Tool-as-Interface, a two-camera, video-only method that teaches robots tool use, with a high average success rate and cuts data collection time.

A research team from University of Illinois in collaboration with Columbia University and UT Austin, has unveiled a framework that trains robots to use tools by learning directly from ordinary human videos. The method reports higher success rate for doing the particular tasks and faster data collection than teleoperation-based baselines, pointing to a lower-cost route for teaching dynamic skills.
The approach, called Tool-as-Interface, the robot learns from data, collected by two RGB camera views of a person performing a task. A 3D reconstruction model (MASt3R) builds scene geometry; 3D Gaussian splatting synthesises extra views to improve robustness.
The real magic happens, with the removal of humans from the video. With Grounded-SAM, an open-set object detector to combine with the segment anything model (SAM). The system tracks only the tool and its interaction with the scene, ignoring the human from it.
The system then estimates the tool’s 6-DoF, 6 Degree of Freedom to mimic and learns a tool-centred policy, which links to cross-robot transfer.

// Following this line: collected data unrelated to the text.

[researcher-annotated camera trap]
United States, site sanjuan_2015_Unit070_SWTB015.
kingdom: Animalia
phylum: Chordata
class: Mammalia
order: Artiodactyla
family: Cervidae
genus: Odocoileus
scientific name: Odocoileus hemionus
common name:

The team validated the framework on five tasks that require speed or precision: hammering a nail, scooping a meatball, flipping food in a pan, balancing a wine bottle, and kicking a football into a goal. Across these tasks, the method achieved a 71% higher average success rate than diffusion policies trained on teleoperation data and reduced data-collection time by 77%. Some tasks were solved only by this framework in the reported tests.
The data pipeline uses commodity cameras and does not require robot-side operators or motion-capture rigs. That reduces setup complexity and can scale to demonstrations recorded outside the lab.
Limitations remain. The current system assumes a rigid tool fixed to the gripper and can suffer from pose-estimation errors; novel-view synthesis can degrade under large viewpoint changes. These constraints guide the next set of engineering targets.